Back to your talk yesterday, you were talking about the tension between real states versus collapsed states, and the sort of chaos that might arise in the wake of collapsing states and how people need some sort of order and, as far as I understood you, that emerging states might be the answer to providing an order for the chaos – and please do correct me if I’m wrong…

It’s not quite that. Let’s forget about states, first of all. One of the things that we’ve lost by actually having lost contact with the other anthropological sciences, like archaeology or biological evolutionary anthropology, is that we’ve lost the time perspective. Theory has to consist of  propositions about a phenomena that exists naturally. Anthropological theory has to be about human beings as a species. Indeed, sometimes it has to take in what we know about our pre-sapiens ancestors.  But let’s talk simply about Homo Sapiens – we’re talking about 200,000 years. States began to appear around 6-7000 years ago. So if we want to talk about a human need for order,  such a “need” cannot be manifested simply by what we find  in states. There is a danger of being caught by a kind of ethnocentrism which assumes human beings must live in states. The great majority of human societies didn’t have anything to do with states. But what I do think they did all have, are these constructions of stable, imaginary systems of the social; which I call the transcendental. Kinship systems are an example. And then when states come along they use kinship and try to build themselves up in imagination as though they were one big family. This is quite ambiguous, because states often fight kinship in order to build themselves in imagination as “the real family”. They go about this brutally. For example, they destroy kinship based dispute settlement systems. A lot of apparently state created peace-maintaining law is really about how to monopolise dispute-settlement mechanisms for the state.  States destroy the transcendental social as much as they attempt to create an alternative. The social is a fundamental human characteristic, states are not.  States destroy much of the pre-state social so that when the state collapses there follows a desire that one, as a human being, needs states for maintaining order. This is what produces the modern phenomenon we call religion.

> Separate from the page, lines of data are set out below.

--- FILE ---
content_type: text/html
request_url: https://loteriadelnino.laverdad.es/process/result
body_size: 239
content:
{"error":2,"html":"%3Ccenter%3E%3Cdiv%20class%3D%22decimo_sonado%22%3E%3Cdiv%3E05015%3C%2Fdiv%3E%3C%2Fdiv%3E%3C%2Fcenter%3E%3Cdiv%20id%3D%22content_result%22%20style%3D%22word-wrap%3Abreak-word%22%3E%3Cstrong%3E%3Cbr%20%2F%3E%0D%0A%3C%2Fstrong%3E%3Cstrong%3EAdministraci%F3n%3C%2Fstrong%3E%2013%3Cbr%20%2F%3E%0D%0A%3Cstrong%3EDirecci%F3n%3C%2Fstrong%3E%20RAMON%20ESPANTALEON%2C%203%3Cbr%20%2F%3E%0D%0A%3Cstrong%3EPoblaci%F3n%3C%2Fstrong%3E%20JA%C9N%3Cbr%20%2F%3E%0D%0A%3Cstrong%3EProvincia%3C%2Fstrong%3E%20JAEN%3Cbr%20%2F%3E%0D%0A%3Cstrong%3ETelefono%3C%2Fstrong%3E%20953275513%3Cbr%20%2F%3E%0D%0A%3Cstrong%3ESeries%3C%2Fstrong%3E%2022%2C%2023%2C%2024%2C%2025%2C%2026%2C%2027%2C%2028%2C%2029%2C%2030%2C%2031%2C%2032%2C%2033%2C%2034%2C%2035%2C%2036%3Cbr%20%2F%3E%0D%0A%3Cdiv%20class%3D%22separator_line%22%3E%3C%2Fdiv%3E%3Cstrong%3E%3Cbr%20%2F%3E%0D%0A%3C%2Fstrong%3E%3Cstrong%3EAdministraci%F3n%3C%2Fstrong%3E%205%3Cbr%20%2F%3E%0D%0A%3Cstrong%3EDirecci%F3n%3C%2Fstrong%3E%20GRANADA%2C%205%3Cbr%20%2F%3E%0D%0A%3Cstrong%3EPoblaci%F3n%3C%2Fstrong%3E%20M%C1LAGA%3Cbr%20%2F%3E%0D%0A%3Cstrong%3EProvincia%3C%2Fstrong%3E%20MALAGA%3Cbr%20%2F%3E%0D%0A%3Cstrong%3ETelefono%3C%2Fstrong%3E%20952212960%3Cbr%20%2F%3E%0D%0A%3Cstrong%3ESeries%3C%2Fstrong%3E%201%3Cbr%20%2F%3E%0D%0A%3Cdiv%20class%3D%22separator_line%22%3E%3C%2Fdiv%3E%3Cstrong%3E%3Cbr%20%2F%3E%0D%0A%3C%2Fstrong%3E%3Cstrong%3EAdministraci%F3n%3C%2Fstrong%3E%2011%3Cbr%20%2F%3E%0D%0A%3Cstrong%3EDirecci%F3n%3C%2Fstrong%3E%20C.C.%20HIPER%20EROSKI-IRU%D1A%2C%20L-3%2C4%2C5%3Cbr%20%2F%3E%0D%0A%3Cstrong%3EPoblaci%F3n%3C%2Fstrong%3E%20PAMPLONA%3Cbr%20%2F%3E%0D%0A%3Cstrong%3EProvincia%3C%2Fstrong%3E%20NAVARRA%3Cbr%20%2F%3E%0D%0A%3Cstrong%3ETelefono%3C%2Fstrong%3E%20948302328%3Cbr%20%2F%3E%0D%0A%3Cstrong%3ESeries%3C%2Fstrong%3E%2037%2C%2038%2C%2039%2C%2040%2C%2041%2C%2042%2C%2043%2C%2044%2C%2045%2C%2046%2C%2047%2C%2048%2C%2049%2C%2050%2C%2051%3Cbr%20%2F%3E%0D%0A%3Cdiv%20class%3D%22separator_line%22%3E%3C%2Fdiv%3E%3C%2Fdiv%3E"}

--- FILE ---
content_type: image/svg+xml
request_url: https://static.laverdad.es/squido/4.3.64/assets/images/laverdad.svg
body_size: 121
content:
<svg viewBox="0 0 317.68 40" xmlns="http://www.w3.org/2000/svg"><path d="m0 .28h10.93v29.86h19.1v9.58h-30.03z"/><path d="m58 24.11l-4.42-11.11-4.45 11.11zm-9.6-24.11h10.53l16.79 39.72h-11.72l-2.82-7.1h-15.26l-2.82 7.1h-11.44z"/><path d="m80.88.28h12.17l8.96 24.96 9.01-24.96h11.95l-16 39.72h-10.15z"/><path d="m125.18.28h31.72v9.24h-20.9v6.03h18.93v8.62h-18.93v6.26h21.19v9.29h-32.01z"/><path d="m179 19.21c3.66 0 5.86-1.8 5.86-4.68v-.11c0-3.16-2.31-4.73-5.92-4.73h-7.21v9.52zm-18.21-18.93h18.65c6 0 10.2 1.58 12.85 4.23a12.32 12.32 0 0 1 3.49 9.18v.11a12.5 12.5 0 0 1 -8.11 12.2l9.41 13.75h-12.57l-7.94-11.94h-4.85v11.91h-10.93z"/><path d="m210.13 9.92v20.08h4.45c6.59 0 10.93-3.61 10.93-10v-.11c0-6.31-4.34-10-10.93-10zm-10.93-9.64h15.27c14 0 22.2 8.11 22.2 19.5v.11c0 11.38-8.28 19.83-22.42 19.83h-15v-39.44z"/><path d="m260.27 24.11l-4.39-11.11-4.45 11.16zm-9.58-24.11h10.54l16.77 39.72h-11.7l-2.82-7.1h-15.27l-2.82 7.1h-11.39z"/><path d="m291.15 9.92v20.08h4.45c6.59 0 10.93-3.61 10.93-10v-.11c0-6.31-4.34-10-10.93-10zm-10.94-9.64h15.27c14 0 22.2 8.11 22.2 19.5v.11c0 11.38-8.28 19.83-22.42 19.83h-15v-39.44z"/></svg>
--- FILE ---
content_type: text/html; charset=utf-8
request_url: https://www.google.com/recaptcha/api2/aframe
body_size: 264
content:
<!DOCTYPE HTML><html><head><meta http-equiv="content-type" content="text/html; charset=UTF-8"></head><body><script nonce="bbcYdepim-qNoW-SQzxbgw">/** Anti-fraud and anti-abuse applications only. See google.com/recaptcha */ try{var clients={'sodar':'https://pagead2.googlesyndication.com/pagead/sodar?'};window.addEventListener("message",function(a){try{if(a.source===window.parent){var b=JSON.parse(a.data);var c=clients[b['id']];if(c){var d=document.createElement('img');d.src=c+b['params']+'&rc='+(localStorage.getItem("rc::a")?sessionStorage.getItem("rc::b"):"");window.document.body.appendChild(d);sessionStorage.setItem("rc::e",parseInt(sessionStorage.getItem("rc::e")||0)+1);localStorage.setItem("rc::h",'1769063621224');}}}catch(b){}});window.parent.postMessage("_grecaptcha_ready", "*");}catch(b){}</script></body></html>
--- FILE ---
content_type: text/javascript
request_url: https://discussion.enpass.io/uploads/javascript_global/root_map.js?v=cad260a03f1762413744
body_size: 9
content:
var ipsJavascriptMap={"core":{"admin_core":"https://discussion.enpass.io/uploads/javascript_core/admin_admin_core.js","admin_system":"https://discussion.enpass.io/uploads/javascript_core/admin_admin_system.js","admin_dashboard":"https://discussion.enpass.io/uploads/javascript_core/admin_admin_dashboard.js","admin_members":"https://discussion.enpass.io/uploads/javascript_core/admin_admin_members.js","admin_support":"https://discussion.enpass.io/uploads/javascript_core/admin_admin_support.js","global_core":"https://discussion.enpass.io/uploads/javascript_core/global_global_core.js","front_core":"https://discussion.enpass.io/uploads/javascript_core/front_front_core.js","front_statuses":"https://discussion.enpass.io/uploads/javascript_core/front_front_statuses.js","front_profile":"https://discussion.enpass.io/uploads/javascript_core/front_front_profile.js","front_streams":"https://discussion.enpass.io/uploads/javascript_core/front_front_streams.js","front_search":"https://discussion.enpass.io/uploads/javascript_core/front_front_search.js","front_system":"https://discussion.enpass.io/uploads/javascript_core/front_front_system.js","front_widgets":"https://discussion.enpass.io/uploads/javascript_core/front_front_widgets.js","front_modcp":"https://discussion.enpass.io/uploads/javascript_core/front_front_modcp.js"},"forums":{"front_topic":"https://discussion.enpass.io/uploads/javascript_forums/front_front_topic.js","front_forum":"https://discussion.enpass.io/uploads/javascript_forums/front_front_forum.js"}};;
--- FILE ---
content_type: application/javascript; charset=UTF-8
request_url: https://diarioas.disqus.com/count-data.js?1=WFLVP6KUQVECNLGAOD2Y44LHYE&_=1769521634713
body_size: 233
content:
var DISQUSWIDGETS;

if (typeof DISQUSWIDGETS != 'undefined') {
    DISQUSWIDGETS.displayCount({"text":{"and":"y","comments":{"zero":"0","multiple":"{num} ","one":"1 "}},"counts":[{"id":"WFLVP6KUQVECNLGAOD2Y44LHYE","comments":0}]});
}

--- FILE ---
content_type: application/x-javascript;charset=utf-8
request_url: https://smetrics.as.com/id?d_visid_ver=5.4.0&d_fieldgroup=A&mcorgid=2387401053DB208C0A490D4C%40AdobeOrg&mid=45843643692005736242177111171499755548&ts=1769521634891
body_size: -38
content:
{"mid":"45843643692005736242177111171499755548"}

So it’s more about people needing this transcendental level?

What people feel they need is what was previously destroyed; that is usually the transcendental aspects of kinship. So the feeling that you need states after the collapse of states, comes from the success of the states in destroying what you had before. Then  a kind of ghostly state is created. Religion/the ghostly state is an image of a totality where your body, your emotions, your family, the cosmos, the rivers, the plants and so on, could be together.

Where do you see anthropology going over the next 50 years?

I do not have a clue but, before answering this question a very important distinction needs to be made. When I was talking to you about anthropology and ethnography, this was about how I see the subject matter. That is not the same thing as the academic discipline and anthropology departments. I do not know what the academic history of the university department called anthropology will be and I do not care. I do care passionately about the intellectual enterprise we have been engaged in and I want it to continue, to develop and to continue to criticise itself.